By the way, the horses sent overseas were known as “Walers”, an Australian breed of riding horse developed from horses that were brought to the Australian colonies in the 19th century. The name comes from their breeding origins in New South Wales; they were originally known as "New South Walers".

Australian light horsemen riding Walers, WW1

Andrew Barton (Banjo) Paterson was himself a horseman, the pseudonym "The Banjo" being the name of his favourite horse.

Paterson became a war correspondent for The Sydney Morning Herald and The Age during the Second Boer War, sailing for South Africa in October 1899. There he met fellow war correspondents Winston Churchill and Rudyard Kipling as well as British army leaders Kitchener, Roberts and Haig.

Paterson had to leave his horse behind when he left South Africa in 1900. He had travelled on campaign through much of the Orange Free State and into the Transvaal, to Johannesburg and Pretoria, sending photographs and dispatches from the front.

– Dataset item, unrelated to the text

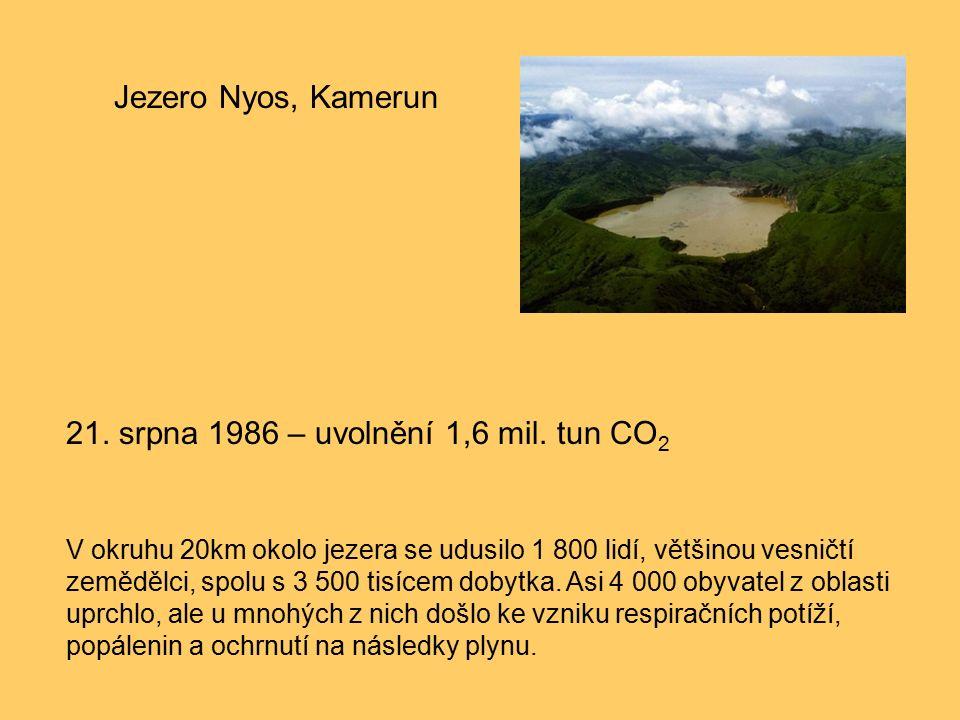 Jezero Nyos, Kamerun 21. srpna 1986 – uvolnění 1,6 mil. tun CO 2 V okruhu 20km okolo jezera se udusilo 1 800 lidí, většinou vesničtí zemědělci, spolu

The Last Parade was written by Banjo Paterson in 1902. It appeared in Paterson’s collection Rio Grande’s Last Race and Other Verses after his return home.

The Last Parade

- A B (Banjo) Paterson

With never a sound of trumpet,
With never a flag displayed,
The last of the old campaigners
Lined up for the last parade.

Weary they were and battered,
Shoeless, and knocked about;
From under their ragged forelocks
Their hungry eyes looked out.

And they watched as the old commander
Read out to the cheering men
The Nation's thanks, and the orders
To carry them home again.

And the last of the old campaigners,
Sinewy, lean, and spare ⁠—
He spoke for his hungry comrades:
"Have we not done our share?

"Starving and tired and thirsty
We limped on the blazing plain;
And after a long night's picket
You saddled us up again.

"We froze on the windswept kopjes
When the frost lay snowy-white,
Never a halt in the daytime,
Never a rest at night!

"We knew when the rifles rattled
From the hillside bare and brown,
And over our weary shoulders
We felt warm blood run down,

"As we turned for the stretching gallop,
Crushed to the earth with weight;
But we carried our riders through it ⁠—
Sometimes, perhaps, too late.

"Steel! We were steel to stand it ⁠—
We that have lasted through,
We that are old campaigners
Pitiful, poor, and few.

"Over the sea you brought us,
Over the leagues of foam:
Now we have served you fairly
Will you not take us home?

"Home to the Hunter River,
To the flats where the lucerne grows;
Home where the Murrumbidgee
Runs white with the melted snows.

"This is a small thing, surely!
Will not you give command
That the last of the old campaigners
Go back to their native land?"

They looked at the grim commander,
But never a sign he made.
"Dismiss!" and the old campaigners
Moved off from their last parade.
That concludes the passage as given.